Goal:
Copy out the stretch of the material below from the line containing "For the items" through the end, word for word.

Entries shown:
++++++
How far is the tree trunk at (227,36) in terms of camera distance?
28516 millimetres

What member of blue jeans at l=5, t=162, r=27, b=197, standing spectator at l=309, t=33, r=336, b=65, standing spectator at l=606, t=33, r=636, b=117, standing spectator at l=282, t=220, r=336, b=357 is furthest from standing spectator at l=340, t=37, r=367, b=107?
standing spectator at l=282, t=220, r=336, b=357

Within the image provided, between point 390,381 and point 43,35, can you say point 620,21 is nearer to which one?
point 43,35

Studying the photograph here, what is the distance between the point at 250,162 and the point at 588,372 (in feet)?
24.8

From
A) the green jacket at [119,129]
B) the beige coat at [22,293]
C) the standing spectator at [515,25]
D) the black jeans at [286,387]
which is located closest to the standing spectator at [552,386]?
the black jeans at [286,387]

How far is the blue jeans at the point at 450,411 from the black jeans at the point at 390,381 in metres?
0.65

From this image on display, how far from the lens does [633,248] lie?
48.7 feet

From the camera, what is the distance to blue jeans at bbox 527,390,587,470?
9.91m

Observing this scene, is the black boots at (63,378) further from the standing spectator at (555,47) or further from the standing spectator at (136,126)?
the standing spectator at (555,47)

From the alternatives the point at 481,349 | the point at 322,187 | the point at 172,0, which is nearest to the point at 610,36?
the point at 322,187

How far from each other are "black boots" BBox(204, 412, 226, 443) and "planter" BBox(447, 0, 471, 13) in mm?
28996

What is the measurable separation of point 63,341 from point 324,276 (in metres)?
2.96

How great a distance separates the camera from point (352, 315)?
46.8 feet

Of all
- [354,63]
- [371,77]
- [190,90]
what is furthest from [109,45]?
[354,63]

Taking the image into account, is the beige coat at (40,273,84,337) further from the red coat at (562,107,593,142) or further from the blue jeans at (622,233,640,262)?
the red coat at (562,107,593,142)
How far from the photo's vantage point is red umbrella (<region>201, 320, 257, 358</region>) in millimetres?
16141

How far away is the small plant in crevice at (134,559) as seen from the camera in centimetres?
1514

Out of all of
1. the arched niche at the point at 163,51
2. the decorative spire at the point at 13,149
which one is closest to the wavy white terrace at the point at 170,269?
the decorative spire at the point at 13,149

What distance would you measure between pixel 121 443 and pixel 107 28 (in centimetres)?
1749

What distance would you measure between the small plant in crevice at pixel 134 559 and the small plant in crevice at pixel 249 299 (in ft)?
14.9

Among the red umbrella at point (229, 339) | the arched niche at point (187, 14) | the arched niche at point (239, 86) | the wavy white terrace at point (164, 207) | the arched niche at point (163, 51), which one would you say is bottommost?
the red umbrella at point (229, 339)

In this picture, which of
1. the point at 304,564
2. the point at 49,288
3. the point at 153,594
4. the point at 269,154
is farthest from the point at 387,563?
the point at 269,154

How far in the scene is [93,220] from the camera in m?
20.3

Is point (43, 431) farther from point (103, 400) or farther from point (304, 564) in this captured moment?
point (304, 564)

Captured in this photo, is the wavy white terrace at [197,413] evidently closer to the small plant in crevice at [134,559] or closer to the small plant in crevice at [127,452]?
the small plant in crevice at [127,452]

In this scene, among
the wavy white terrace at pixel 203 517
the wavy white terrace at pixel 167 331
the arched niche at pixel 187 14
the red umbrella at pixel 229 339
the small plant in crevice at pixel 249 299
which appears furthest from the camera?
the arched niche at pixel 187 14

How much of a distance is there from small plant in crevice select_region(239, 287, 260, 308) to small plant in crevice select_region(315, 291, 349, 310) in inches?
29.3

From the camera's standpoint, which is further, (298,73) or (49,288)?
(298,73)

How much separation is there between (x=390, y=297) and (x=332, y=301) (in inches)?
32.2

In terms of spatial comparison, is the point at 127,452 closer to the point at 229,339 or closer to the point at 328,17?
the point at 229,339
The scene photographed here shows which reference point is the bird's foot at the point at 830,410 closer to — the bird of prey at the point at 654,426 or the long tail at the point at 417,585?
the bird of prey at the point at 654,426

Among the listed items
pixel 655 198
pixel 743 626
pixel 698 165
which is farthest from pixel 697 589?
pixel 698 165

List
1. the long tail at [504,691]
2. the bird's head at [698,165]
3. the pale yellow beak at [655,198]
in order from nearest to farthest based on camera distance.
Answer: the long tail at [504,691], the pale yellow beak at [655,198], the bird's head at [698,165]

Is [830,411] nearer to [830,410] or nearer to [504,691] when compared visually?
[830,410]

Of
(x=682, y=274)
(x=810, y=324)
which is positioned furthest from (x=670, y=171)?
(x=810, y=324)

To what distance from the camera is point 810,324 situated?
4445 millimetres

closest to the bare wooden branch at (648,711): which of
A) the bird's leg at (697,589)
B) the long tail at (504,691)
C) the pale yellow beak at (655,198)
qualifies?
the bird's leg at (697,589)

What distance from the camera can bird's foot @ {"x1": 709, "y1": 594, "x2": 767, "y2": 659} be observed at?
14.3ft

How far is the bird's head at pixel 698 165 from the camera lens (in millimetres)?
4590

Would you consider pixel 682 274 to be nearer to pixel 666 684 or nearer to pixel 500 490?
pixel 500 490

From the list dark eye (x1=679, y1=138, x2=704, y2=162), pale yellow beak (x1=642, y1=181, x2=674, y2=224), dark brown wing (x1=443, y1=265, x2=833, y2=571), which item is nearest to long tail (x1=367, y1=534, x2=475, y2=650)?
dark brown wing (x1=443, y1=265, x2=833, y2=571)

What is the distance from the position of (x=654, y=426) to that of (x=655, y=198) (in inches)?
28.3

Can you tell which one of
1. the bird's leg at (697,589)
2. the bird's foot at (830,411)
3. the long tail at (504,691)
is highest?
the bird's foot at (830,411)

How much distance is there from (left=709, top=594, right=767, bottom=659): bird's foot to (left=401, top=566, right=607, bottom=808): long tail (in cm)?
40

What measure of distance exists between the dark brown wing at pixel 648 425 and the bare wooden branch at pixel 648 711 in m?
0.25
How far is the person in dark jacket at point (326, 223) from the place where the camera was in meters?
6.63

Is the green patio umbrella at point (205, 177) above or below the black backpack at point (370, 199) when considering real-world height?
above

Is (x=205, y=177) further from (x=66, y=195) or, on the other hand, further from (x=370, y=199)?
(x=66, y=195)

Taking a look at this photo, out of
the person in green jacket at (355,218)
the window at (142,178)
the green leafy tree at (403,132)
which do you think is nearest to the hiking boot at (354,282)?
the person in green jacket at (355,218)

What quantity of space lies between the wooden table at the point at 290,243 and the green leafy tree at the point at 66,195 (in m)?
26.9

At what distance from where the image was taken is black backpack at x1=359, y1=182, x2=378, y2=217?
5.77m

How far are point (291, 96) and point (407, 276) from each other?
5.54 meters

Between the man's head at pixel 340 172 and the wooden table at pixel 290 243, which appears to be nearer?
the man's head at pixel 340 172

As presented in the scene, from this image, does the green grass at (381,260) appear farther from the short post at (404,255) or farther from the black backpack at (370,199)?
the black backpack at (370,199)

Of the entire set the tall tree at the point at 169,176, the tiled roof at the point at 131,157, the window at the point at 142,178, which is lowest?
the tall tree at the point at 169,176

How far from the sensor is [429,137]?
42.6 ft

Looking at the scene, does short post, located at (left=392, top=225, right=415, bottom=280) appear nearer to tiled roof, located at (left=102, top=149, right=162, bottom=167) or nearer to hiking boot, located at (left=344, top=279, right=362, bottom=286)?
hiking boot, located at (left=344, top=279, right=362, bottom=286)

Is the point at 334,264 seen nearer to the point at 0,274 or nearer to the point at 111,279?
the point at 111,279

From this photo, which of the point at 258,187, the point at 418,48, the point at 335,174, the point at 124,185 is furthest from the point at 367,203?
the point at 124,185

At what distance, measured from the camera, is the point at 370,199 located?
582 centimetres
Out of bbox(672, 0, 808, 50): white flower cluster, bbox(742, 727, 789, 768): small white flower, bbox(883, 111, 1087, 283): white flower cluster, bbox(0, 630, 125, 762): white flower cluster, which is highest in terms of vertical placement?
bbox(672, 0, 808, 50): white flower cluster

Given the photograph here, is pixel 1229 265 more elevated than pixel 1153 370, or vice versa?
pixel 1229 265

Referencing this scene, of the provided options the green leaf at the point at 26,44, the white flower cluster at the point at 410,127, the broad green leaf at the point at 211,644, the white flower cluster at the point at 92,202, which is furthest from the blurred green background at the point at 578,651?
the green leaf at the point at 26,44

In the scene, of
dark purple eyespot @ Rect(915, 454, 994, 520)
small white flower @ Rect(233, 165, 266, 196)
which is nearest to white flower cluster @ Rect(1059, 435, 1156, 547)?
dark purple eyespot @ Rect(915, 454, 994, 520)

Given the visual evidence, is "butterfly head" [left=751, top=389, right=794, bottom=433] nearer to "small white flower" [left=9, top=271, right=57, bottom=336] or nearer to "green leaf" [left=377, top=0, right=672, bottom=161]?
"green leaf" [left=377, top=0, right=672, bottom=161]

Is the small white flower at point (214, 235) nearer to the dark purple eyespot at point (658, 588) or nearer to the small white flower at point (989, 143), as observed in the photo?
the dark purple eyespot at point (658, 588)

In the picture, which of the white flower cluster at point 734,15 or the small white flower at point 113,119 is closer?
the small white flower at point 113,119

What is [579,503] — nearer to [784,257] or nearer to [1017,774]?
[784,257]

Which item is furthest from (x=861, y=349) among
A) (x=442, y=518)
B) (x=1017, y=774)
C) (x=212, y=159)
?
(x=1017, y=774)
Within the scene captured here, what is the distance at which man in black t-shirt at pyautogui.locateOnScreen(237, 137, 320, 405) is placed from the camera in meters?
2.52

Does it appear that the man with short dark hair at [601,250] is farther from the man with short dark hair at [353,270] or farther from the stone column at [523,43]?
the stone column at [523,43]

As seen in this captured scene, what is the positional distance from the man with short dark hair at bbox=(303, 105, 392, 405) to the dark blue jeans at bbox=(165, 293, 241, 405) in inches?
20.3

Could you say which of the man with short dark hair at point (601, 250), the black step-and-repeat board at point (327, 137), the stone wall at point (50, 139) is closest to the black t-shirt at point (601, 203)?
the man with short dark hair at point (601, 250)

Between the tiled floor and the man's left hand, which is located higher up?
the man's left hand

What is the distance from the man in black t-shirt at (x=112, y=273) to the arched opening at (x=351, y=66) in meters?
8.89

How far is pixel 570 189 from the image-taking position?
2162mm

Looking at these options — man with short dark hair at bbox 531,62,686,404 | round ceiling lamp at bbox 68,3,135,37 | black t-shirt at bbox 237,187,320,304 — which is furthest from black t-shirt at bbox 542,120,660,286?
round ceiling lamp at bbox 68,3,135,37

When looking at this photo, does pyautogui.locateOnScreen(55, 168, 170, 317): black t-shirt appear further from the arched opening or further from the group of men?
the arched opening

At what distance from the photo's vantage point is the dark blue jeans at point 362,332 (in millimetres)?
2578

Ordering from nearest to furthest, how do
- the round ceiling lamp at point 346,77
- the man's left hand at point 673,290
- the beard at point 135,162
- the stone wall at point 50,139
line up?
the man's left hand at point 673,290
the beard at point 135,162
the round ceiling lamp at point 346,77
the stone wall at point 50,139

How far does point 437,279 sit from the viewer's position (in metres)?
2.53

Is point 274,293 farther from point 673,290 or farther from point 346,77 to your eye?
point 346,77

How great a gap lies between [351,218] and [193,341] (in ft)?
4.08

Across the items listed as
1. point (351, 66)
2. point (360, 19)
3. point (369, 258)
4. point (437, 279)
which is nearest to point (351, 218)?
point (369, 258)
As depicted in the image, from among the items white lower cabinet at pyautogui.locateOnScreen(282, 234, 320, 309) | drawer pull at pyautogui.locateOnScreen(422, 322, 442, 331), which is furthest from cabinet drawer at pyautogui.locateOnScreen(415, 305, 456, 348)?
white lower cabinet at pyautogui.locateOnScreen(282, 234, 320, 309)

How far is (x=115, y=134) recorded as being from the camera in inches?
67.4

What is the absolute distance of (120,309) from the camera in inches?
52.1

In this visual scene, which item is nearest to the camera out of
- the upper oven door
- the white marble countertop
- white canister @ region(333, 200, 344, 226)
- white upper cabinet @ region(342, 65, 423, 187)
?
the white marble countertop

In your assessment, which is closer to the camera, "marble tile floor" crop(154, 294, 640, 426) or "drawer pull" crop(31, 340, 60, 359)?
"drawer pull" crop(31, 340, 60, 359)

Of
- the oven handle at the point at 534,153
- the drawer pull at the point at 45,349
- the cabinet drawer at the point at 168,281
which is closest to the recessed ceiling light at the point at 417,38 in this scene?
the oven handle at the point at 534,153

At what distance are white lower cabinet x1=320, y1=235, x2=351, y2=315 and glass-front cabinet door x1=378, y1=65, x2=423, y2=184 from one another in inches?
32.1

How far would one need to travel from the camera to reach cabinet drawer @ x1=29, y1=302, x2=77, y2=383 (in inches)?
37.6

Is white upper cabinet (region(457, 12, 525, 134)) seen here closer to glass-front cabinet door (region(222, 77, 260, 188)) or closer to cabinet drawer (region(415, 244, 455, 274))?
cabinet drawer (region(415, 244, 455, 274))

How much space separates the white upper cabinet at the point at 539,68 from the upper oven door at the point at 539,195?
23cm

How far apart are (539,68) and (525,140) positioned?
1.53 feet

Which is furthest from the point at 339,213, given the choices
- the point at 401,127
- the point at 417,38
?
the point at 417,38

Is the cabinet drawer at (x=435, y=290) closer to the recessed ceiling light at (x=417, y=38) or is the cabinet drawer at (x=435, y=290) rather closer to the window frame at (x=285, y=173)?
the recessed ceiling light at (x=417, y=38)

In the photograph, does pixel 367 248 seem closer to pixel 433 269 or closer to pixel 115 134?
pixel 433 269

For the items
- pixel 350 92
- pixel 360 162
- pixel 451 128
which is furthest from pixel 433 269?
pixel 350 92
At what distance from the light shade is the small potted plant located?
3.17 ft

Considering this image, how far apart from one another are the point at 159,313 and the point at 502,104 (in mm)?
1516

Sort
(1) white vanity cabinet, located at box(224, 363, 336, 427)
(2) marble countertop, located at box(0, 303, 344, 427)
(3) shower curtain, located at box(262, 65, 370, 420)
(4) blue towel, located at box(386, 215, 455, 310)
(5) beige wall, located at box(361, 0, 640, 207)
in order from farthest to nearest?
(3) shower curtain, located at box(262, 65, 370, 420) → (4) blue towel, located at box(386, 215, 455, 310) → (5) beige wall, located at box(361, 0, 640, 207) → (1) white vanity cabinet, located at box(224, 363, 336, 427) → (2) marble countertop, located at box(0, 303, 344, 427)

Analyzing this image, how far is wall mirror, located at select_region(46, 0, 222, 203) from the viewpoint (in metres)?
++++++
The solution:
For the items
- pixel 350 92
- pixel 360 162
- pixel 451 128
which is furthest from pixel 433 269?
pixel 350 92
At what distance from the light shade is the small potted plant located?
3.17 ft

Considering this image, how far apart from one another are the point at 159,313 and the point at 502,104 (in mm)?
1516

Sort
(1) white vanity cabinet, located at box(224, 363, 336, 427)
(2) marble countertop, located at box(0, 303, 344, 427)
(3) shower curtain, located at box(262, 65, 370, 420)
(4) blue towel, located at box(386, 215, 455, 310)
(5) beige wall, located at box(361, 0, 640, 207)
in order from farthest to nearest?
(3) shower curtain, located at box(262, 65, 370, 420) → (4) blue towel, located at box(386, 215, 455, 310) → (5) beige wall, located at box(361, 0, 640, 207) → (1) white vanity cabinet, located at box(224, 363, 336, 427) → (2) marble countertop, located at box(0, 303, 344, 427)

Analyzing this image, how far is wall mirror, located at select_region(46, 0, 222, 203) from the viewpoint (in metres)?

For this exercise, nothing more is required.